Assignment 1
Copy from the cancel() decision record the part that opens with the words containing "Two pressures pushed" and closes with "were walked end-to-end.".
Assignment 2
Answer these questions using the cancel() decision record:
(a) What is the cap on timeoutSeconds?
(b) What Fargate operation does the text give as an example of a provider stop() implementation?
(c) Which file is §10.1 quoted from?
Assignment 3
Extend the cancel() decision record, starting after its last sentence.

Text
· · · · · · ·

Skip to content

ADR-0016: cancel() is in MVP, not v0.2

AgoraClient.cancel(dispatchId) lets an operator stop a running dispatch before its compute-provider timeout fires. Implementing it spans three layers (§7.6):

  • The ComputeProvider interface needs a stop() method that each concrete provider implements (Fargate StopTask, local Docker container.kill(), etc.).
  • agora-client needs to expose cancel(dispatchId) and route it through the provider.
  • The worker needs to trap SIGTERM, attempt to emit dispatch.cancelled, release channel subscriptions, and exit cleanly.

The original spec revision held cancellation out of MVP on cost grounds — three layers of touchpoints across packages, plus the worker-side signal-handling correctness pass, looked like work that could slip past the MVP deadline. The case for deferring was “it’s nice to have, the timeout catches runaways eventually, ship without it and add in v0.2.”

Two pressures pushed the decision the other way:

  • Operator and audit story. Regulated buyers and ops-conscious integrators expect “stop a runaway dispatch” as a baseline capability, not a v0.2 enhancement. A 24-hour timeoutSeconds cap means a misfired dispatch can burn compute for an entire day if there’s no kill switch. The audit trail also benefits: an explicit dispatch.cancelled event with an operator-attributable cause is meaningfully more useful than a silent timeout.
  • Bounded implementation cost. The provider stop() shape is already implicit in each provider’s underlying API. The worker’s SIGTERM handling overlaps with the cleanup path it already runs at normal exit (channel teardown, inline-secret deletion). The cost estimate collapsed to roughly one to two days of work once the touchpoints were walked end-to-end.

From §10.1 of docs/superpowers/specs/2026-05-21-agora-mvp-design.md:

cancel() is in MVP, not v0.2. Implementation cost is bounded (~1-2 days across provider stop implementations + agora-client + worker SIGTERM handling, all already partially specced). The audit/operational story benefits significantly; regulated buyers expect “stop a runaway dispatch” as table-stakes.

· · · · · · ·

Data below
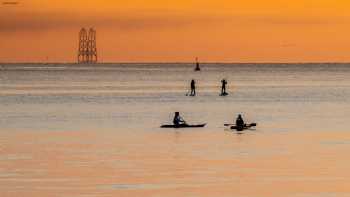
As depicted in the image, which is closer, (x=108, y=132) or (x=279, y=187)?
(x=279, y=187)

· · · · · · ·

Exercise output 1
Two pressures pushed the decision the other way:

  • Operator and audit story. Regulated buyers and ops-conscious integrators expect “stop a runaway dispatch” as a baseline capability, not a v0.2 enhancement. A 24-hour timeoutSeconds cap means a misfired dispatch can burn compute for an entire day if there’s no kill switch. The audit trail also benefits: an explicit dispatch.cancelled event with an operator-attributable cause is meaningfully more useful than a silent timeout.
  • Bounded implementation cost. The provider stop() shape is already implicit in each provider’s underlying API. The worker’s SIGTERM handling overlaps with the cleanup path it already runs at normal exit (channel teardown, inline-secret deletion). The cost estimate collapsed to roughly one to two days of work once the touchpoints were walked end-to-end.

Exercise output 2
(a) 24 hours.
(b) StopTask.
(c) docs/superpowers/specs/2026-05-21-agora-mvp-design.md

Exercise output 3
Cancellation is best-effort, not synchronous-acknowledged. The provider’s stop semantics apply (for Fargate, that’s StopTask with a SIGTERM grace period). The worker traps SIGTERM, attempts to emit dispatch.cancelled, releases channel subscriptions, and exits. If the worker fails to honor SIGTERM within the grace window, the provider escalates to SIGKILL and the dispatch ends without a clean lifecycle event — the integrator still sees a terminated dispatch, but the dispatch.cancelled event is best-effort, not guaranteed.

What becomes easier:

  • Operators can stop a runaway dispatch immediately instead of waiting for timeoutSeconds to expire. With a 24-hour cap, that’s the difference between minutes of wasted compute and a full day.
  • The audit trail carries an explicit dispatch.cancelled event with the operator-attributable cause, which is materially better than the silent timeout pathway.
  • The compliance conversation with regulated buyers shortens. “We can stop a dispatch” is a yes/no question and the answer is yes from MVP day one.
  • The agora-mcp surface includes agora_dispatch_cancel as a run-time tool (§4.6), giving orchestrator LLMs an operational primitive for recovering from their own bad dispatches.

What becomes harder:

  • The MVP scope grew by a small but non-zero amount. Three packages (agora-core, agora-client, agora-worker) plus each compute provider implementation now have a cancel / stop path to test and maintain.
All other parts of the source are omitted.